Saturday, April 18, 2009

Two new worlds: One's fun, the other's not



Comics can take us to other worlds like few other mediums can. It all depends on the artist and writer. They don't have to worry about special effects budgets. They don't have to fret over cheesey computer graphics.

With the right writer and the right artist paired together, comic books can create rich alternate worlds that make us readers forget that we're heading off to another day at our cubicle.

Of course, with the wrong artist and writer, comic books can create alternate worlds that are as cheesey and unsatisfying as anything George Lucas spits up at the screen.

I recently stumbled upon examples of both of these extremes. On the good -- actually, the very, very good -- is writer/artist Ben Templesmith's Wormwood Gentleman Corpse: It Only Hurts When I Pee, the second collection of the surreal adventures of Templesmith's suave and wise magical worm.

On the bad -- the very, very bad -- is Marvel Comics' Spider-Man/Red Sonja trade paperback by writer Michael Avon Oeming and artist Mel Rubi.

A style all its own

Both of these trade paperbacks try to take readers to new world, Wormwood to the twisted kingdom inside Templesmith's mind and Spider/Sonja to what turns out to be an extremely generic sword-and-sorcery world.

But only Wormwood succeeds because only Wormwood boasts both art and writing that works together to create a bizarrely amusing alternate universe.

For those who don't know, Wormwood isn't really a corpse. He's a worm he lives in the skull of a corpse. Somehow, the worm animates this corpse, leading to several oddball adventures with his two companions, a heavily tatooed tough girl and a mechanical man who resents the fact that Wormwood has never granted him a functioning metal penis.

The first Wormwood volume was entertaining. But its ending left me cold. Volume 2, however, is a far more satisfying read. This edition focuses on leprechaun troubles.

Don't think of the green-clad, brogue-spouting leprechauns of cereal commercials. Think monstrous, slobbering, unintelligible and filthy little beasts. These are leprechauns that have been twisted and rehsaped by Templesmith's ample imagination.

As usual, Templesmith's art is dead on. It's creepy, gruesome and, somehow, extremely comic. You know Templesmith is a wonderful artist because his comics look like no one else's.

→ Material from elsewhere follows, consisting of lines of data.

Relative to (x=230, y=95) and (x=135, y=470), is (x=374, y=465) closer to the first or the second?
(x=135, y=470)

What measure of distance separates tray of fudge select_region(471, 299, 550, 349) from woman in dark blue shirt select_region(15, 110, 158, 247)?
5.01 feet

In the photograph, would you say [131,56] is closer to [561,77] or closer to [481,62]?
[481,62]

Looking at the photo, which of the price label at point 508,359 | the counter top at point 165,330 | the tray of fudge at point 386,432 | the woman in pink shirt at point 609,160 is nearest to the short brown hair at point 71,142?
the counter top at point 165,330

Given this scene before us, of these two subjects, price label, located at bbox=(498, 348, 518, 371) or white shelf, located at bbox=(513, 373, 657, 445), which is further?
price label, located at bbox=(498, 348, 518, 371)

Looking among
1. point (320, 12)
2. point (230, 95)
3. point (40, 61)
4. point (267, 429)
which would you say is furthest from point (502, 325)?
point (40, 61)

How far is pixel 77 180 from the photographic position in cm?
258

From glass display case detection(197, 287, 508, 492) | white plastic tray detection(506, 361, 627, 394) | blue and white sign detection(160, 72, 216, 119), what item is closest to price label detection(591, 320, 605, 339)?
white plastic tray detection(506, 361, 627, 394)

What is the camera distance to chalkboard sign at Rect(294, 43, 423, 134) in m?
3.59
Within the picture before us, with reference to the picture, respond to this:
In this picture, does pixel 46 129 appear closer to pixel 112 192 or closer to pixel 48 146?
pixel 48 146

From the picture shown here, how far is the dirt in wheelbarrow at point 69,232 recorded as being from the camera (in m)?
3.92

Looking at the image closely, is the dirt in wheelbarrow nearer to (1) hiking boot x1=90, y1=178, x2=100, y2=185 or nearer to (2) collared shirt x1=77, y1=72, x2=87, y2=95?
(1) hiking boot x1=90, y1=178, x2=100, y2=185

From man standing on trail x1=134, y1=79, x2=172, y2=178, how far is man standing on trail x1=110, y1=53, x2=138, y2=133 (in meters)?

The writing accomplishes a major feat: It makes animated corpses, magical worms and hateful little leprechauns into likeable, rather human characters.

It Only Hurts When I Pee is a fun, clever trip to a new world.

No style at all

Spider-Man/Red Sonja, on the other hand, does not accomplish much of anything. This is unfortunate, because of all Marvel's heroes, Spider-Man is the one I've always enjoyed most.

Red Sonja, however? She's always been an incredible waste of ink. C'mon, that steel bikini she wears? You can't tell me that protects anything. And, yes, I know why she wears a steel bikini. (I am familiar with comics' main demographics.) But that "armor" seems a little ridiculous even for the sexist rules of the mainstream comics world.

The "story" here, involves Mary Jane, Spider-Man's main girl (at least before the mess of Brand New Day changed all that) being somehow telported back to Red Sonja's time. In fact, if I read this correctly, Mary Jane sort of becomes Red Sonja.There is a reason for this buried somewhere in the book, but I honestly can't remember it.

The biggest problem here is that this super team-up works the same way most Marvel team-up stories work. The two protagonists at first don't understand each other. They spend a few panels trying to knock the crap out of each other, learn to work together then take on their mutual villains.

That's what happens here. And I won't be spoiling anything by saying that, yes, Spider-Man and Red Sonja eventually work together to save the day.

By the way, you might compare this story to Neil Gaiman's Marvel 1602, which also transports Marvel superheroes to a new time. If you do, you'll see Spider-Man/Red Sonja simply doesn't hold up.